▶ [Written request 1]: Copy out word for word the lines of the entries starting with the line containing "The shot measures" and going on through the line containing "Sort and list".

▶ [Text excerpt]:
· · ·

6. Discontinued Operations

 

On January 2, 2025, the Company completed the Divestiture. The consideration delivered by Meteor Mobile to the Company at the closing of the Divestiture consisted of (i) $1,350,000 in cash and (ii) the assumption of all of the liabilities of the Sellers arising out of, or relating to, the Business or the Transferred Assets, other than certain excluded liabilities. In addition to the Divestiture Closing Consideration, the Company is entitled to receive, with respect to each Earn-Out Period, as defined and described below, certain payments in cash based on the cash revenue, net of any refunds, received by Meteor Mobile that is attributable to the Business (such cash revenue, the “Legacy Business Revenue”), as follows:

 

from the six-month period beginning on July 1, 2025 and ending on December 31, 2025 (“Earn-Out Period 1”), an amount equal to (i) for any Legacy Business Revenue greater than or equal to $3,500,000 and less than $4,250,000, the amount of such Legacy Business Revenue multiplied by 0.30 plus (ii) for any Legacy Business Revenue greater than or equal to $4,250,000, the amount of such Legacy Business Revenue in excess of $4,250,000 multiplied by 0.40; and

 

from each of the twelve-month period beginning on January 1, 2026 and ending on December 31, 2026 (“Earn-Out Period 2”), the twelve-month period beginning on January 1, 2027 and ending on December 31, 2027 (“Earn-Out Period 3”), and the twelve-month period beginning on January 1, 2028 and ending on December 31, 2028 (“Earn-Out Period 4” and collectively with Earn-Out Period 1, Earn-Out Period 2 and Earn-Out Period 3, the “Earn-Out Periods”), an amount equal to (i) for any Legacy Business Revenue greater than or equal to $7,000,000 and less than $8,500,000, the amount of such Legacy Business Revenue multiplied by 0.30 plus (ii) for any Legacy Business Revenue greater than or equal to $8,500,000, the amount of such Legacy Business Revenue in excess of $8,500,000 multiplied by 0.40 (the aggregate amount, if any, earned during the Earn-Out Periods, the “Divestiture Earn-Out Amount”).

 

In the event of a change of control (as defined in the Divestiture Agreement) of Meteor Mobile during any of the Earn-Out Periods, the Company is entitled to receive an acceleration payment in cash, net of any Divestiture Earn-Out Amounts previously paid to us (the “Acceleration Payment”). If any of the Transferred Assets are sold independently from the other assets of Meteor Mobile, the Company will be entitled to (i) 50% of the aggregate consideration paid to Meteor Mobile for the Transferred Assets minus (ii) the aggregate amount of any Divestiture Earn-Out Amounts received by the Sellers by the date of the change of control, minus (iii) the aggregate amount of any Acceleration Payments previously paid through such date. If any of the Transferred Assets are sold contemporaneously with other assets of Meteor Mobile, the Company is entitled to (x) the aggregate consideration paid to Meteor Mobile for the Transferred Assets multiplied by the ratio of the trailing 12-month EBITDA of the Transferred Assets sold and the EBITDA of all assets sold minus (y) the aggregate amount of any Divestiture Earn-Out Amounts received by the Sellers by the date of the change of control, minus (z) the aggregate amount of any Acceleration Payments previously paid through such date. The minimum Acceleration Payment for the sale of “Paltalk,” “Camfrog” and “Vumber” is $1,650,000, $450,000 and $300,000, respectively, and the Acceleration Payments payable to the Company are capped at $5,000,000 in the aggregate.

· · ·

▶ [Written request 2]: Pick up the text on the divestiture after its last sentence and keep writing.

▶ [Input]:
· · ·

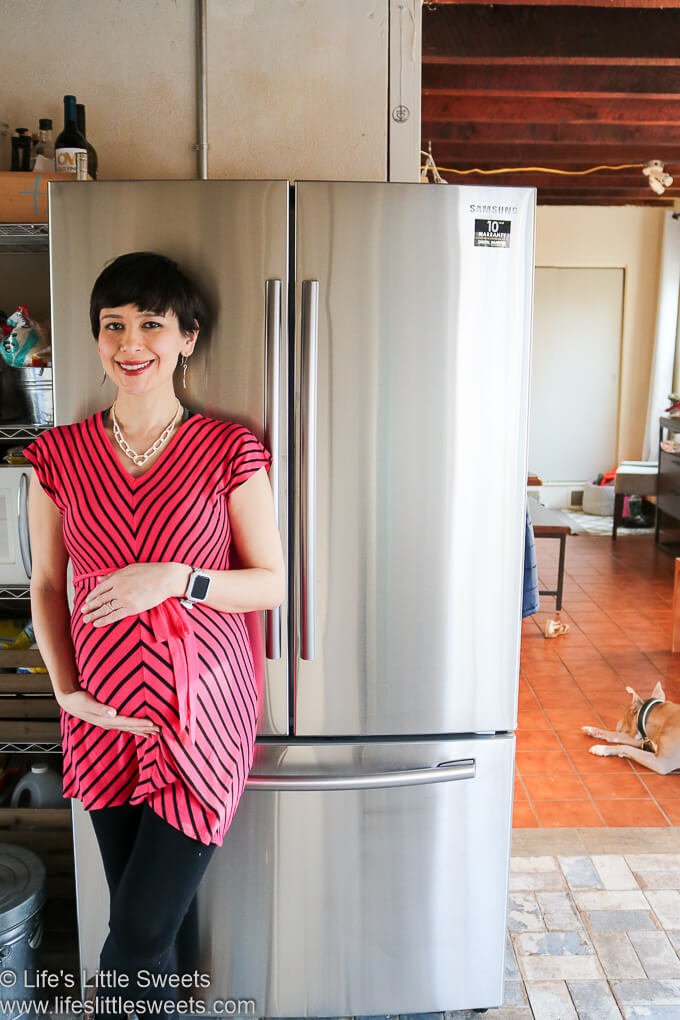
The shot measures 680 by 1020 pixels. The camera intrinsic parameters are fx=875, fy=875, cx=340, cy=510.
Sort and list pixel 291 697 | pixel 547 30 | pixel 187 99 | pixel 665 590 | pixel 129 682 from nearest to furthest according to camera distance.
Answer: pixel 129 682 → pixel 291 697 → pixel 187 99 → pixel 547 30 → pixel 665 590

· · ·

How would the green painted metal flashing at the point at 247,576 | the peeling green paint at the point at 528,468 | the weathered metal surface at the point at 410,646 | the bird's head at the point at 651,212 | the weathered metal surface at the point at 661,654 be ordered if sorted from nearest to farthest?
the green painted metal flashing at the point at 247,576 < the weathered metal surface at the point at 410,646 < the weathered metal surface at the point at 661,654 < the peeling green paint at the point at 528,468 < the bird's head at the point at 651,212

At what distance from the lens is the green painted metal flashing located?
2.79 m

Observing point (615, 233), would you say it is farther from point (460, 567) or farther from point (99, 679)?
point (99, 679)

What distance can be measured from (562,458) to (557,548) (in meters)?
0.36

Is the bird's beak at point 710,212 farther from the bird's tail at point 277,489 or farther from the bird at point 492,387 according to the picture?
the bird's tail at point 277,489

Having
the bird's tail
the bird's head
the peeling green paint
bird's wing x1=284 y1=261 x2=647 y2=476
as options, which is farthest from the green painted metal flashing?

· · ·

▶ [Written answer 1]:
The shot measures 680 by 1020 pixels. The camera intrinsic parameters are fx=875, fy=875, cx=340, cy=510.
Sort and list pixel 291 697 | pixel 547 30 | pixel 187 99 | pixel 665 590 | pixel 129 682 from nearest to furthest according to camera distance.

▶ [Written answer 2]:
 

As discussed above, during the year ended December 31, 2024, the Transferred Assets met the criteria for classification as assets held for sale and discontinued operations as the Company received stockholder approval of the sale of its Transferred Assets at its special meeting of stockholders held on December 30, 2024. Accordingly, the assets and liabilities related to the Transferred Assets are presented as discontinued operations as of December 31, 2024 and for the three months ended March 31, 2024. There were no remaining assets and liabilities related to the Divestiture as of March 31, 2025 and no results of operations for the three months ended March 31, 2025. The $3.8 million impairment loss associated with the Divestiture was recognized in the fourth quarter of 2024.

 

In the normal course of business, certain amounts were due to Meteor Mobile by the Company. These amounts are included in other accrued liabilities on the consolidated balance sheet in the amount of $421,622.

 

The following table summarizes the operating results of the Transferred Assets for the period indicated:

 

  

Three Months
Ended
March 31,
2024

(unaudited)

 
Revenue    
Subscription revenue  $2,211,410 
Advertising revenue   114,748 
Total Revenue   2,326,158 
      
Costs and expenses     
Cost of revenue   757,439 
Sales and marketing expense   175,569 
Product development expense   1,150,332 
General and administrative expense   - 
      
Total Costs and Expenses   2,083,340 
      
Income from discontinued operations   242,818 
Income tax provision   (480,810)
Net loss from discontinued operations  $(237,992)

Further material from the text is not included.